== Text provided ==
Comparative sequence analysis of the MECP2-locus in human and mouse reveals new transcribed regions

Abstract
Comparative sequence analysis facilitates the identification of evolutionarily conserved regions, that is, gene-regulatory elements, which can not be detected by analyzing one species only. Sequencing of a 152-kb region on human Chromosome (Chr) Xq28 and of the synthenic 123 kb on mouse Chr XC identified the MECP2/Mecp2 locus, which is flanked by the gene coding for Interleukin-1 receptor associated kinase (IRAK/Il1rak) and the red opsin gene (RCP/Rsvp). By comparative sequence analysis, we identified a previously unknown, non-coding 5′ exon embedded in a CpG island associated with MECP2/Mecp2. Thus, the MECP2/Mecp2 gene is comprised of four exons instead of three. Furthermore, sequence comparison 3′ to the previously reported polyadenylation signal revealed a highly conserved region of 8.5 kb terminating in an alternative polyadenylation signal. Northern blot analysis verified the existence of two main transcripts of 1.9 kb and ∼10 kb, respectively. Both transcripts exhibit tissue-specific expression patterns and have almost identical short half-lifes. The ∼10-kb transcript corresponds to a giant 3′ UTR contained in the fourth exon of MECP2. The long 3′ UTR and the newly identified first intron of MECP2/Mecp2 are highly conserved in human and mouse. Furthermore, the human MECP2 locus is heterogeneous with respect to its DNA composition. We postulate that it represents a boundary between two H3 isochores that has not been observed previously.
===
Assignment:
Answer the following from the MECP2 abstract.
1. How long was the region sequenced on human Chromosome Xq28?
2. How many exons does the MECP2/Mecp2 gene comprise?
3. What sizes were the two main transcripts verified by Northern blot analysis?
== Data provided ==
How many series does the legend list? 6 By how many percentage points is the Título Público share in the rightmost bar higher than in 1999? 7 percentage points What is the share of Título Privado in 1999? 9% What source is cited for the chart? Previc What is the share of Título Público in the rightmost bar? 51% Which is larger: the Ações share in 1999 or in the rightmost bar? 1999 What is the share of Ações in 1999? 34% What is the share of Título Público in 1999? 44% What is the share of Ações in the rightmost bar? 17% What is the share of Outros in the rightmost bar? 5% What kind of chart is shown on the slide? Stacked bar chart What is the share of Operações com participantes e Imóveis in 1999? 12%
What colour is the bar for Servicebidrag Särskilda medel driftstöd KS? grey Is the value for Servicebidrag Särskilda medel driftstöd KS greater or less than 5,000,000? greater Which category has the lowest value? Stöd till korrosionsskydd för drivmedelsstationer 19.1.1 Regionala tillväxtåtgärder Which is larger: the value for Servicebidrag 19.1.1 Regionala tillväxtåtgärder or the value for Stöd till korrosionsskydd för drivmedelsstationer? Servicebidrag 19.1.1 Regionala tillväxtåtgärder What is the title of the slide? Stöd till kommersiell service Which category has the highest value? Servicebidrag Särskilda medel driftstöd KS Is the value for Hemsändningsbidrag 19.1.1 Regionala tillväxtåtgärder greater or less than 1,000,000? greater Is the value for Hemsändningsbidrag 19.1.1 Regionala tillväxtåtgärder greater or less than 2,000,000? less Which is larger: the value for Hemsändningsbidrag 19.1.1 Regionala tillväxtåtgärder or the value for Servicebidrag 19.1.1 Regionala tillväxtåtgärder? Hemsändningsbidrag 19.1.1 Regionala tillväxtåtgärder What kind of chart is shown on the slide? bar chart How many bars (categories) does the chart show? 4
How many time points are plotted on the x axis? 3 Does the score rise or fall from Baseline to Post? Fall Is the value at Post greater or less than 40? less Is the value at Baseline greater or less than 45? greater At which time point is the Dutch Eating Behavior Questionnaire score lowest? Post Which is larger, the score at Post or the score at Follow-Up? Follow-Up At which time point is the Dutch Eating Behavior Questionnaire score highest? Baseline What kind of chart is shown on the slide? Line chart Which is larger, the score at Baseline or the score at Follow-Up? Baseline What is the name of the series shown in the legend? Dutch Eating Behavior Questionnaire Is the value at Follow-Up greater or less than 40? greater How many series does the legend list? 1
===
Task output:
1. 152 kb
2. Four
3. 1.9 kb and ∼10 kb